• PASSAGE:

I think it is a good thing to talk about how there are some concepts where there are choices for where you start when definining them. It happens in linear algebra too, with the definition of linear dependence. You need to talk about how there is this web of connected properties, and it depends on what you're trying to achieve as to where you start. I do recommend prefacing any discussion of it with a general discussion on logs and exponentials using familar numbers, so they get a feel for how they ought to work first. This can even be done without graphs.

As to which definition of e I prefer...

Firstly, it's the functions ln(x) and $e^x$ that are the important thing, rather than the number $e$ itself per se. The number $e$ just crops up as a useful number to unify things.

I quite like the one where ln(x) is defined to be $\int_1^x \frac{1}{t} dt$, and e is the number for x that makes this area come out to 1. I have several reasons:

  1. There is a real need for this function to have an integral because no power of $x$ differentiates to give $\frac{1}{x}$.

  2. You can approximate e by using upper and lower sums of an easy function like 1/x.

• DATA SUPPLIED:
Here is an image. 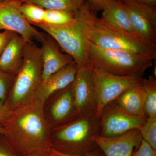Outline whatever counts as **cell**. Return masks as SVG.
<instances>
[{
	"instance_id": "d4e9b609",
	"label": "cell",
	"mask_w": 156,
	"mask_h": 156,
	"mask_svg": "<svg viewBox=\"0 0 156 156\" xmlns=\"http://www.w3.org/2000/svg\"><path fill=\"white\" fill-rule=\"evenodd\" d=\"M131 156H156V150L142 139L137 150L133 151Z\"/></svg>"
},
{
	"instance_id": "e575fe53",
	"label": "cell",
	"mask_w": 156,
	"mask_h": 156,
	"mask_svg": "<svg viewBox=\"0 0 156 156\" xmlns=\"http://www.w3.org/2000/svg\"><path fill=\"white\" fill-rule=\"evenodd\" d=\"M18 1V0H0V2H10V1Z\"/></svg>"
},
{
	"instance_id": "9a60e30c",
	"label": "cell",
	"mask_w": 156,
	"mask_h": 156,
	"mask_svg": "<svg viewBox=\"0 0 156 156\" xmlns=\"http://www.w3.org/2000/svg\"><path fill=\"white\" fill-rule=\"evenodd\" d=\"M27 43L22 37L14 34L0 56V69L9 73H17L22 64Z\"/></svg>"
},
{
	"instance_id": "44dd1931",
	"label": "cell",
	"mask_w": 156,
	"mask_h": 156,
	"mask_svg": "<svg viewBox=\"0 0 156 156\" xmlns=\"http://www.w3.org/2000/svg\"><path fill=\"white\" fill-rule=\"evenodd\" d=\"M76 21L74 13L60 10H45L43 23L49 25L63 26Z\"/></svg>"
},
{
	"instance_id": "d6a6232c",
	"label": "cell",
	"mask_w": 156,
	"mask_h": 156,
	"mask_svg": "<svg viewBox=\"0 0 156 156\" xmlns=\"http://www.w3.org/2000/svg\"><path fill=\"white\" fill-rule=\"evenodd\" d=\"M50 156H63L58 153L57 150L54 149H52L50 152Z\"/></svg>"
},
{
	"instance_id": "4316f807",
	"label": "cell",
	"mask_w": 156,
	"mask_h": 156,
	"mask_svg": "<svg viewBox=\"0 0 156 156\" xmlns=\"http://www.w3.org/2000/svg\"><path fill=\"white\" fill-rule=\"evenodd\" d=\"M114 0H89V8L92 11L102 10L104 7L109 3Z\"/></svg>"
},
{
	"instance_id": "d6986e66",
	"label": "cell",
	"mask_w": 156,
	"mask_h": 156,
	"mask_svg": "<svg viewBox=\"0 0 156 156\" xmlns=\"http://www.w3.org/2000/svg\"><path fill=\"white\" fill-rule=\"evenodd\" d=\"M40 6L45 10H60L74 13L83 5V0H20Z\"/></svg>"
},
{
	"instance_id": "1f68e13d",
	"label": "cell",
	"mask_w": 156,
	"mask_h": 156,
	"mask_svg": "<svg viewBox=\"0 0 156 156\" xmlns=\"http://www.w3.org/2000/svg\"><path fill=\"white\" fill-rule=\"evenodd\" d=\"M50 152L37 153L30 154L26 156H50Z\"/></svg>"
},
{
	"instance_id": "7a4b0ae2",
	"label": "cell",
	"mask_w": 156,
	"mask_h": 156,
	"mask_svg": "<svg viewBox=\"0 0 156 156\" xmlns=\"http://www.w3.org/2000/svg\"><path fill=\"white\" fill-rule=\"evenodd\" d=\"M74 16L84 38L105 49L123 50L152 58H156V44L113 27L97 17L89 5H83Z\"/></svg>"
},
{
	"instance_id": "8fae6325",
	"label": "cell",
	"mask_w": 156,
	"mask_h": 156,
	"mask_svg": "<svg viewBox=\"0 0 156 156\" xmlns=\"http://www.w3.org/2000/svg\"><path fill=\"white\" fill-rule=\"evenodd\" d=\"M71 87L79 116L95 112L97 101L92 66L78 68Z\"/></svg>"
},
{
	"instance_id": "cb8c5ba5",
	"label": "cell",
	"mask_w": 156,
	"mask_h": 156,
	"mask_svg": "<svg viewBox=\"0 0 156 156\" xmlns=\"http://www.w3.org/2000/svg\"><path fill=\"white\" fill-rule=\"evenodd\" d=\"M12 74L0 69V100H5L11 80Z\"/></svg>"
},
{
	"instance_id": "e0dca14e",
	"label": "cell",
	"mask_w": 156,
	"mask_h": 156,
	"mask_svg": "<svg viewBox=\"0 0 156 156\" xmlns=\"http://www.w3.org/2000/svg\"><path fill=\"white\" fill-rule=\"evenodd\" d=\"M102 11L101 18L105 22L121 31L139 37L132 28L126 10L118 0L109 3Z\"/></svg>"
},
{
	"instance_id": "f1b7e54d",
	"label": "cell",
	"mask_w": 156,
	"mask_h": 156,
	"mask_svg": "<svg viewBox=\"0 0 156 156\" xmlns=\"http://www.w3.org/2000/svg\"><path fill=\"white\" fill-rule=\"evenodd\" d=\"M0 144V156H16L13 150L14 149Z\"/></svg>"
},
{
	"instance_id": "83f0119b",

• TASK DETAILS:
Extend the post on choosing a definition of e and ln(x), picking up after its final sentence.

• ANSWER TO THIS PROBLEM:
  3. The area truly exists because you can draw it there on the page, whereas it's a bit dicey as to whether it's reasonable to differentiate a function like $a^x$ when you don't know what it even means when $x$ is irrational!

  4. Defining e using the area of a shape we can draw makes it feel a bit like $\pi$, which can be defined as the area of a circle and approximated by polygonal areas, and is one of the other famous irrationals we are familar with.

EDIT: For reference, here is the full sequence of definitions as I understand it (since it has been hotly debated in the comments):

As far as I understood it, it goes like this: for positive real $a$ you still define $a^1:=a$, $a^n:=a^{n−1}\times a$ for $n\in \mathbb{N}$, $a^0:=1$, $a^{−n}:=\frac{1}{a^n}$ for $n\in\mathbb{N}$, $a^\frac{1}{n}:=\sqrt[n]{a}$ for $n\in\mathbb{N}$ and $a^\frac{m}{n}:=(a^\frac{1}{n})^m$ for $n\in\mathbb{N}$ and $m\in\mathbb{Z}$.

Then you can still prove all the familiar properties of powers from these definitions, and that $\frac{d}{dx}x^r=rx^{r−1}$ for any rational $r$ using methods of first principles, without using logs at all. The issue is how you define $a^x$ for irrational $x$, because it needs a definition before you can differentiate $a^x$ or indeed define an inverse for the function.

If we want, can implicitly assume it does have a consistent definition which works for all the other properties we observe about powers, and investigate the behaviour of this function and its inverse and their derivatives, calling the inverse $\log_a (x)$, but realising that there is a hole in our definition of it and a hole in our arguments about derivatives until we know what $a^x$ means for irrational $x$.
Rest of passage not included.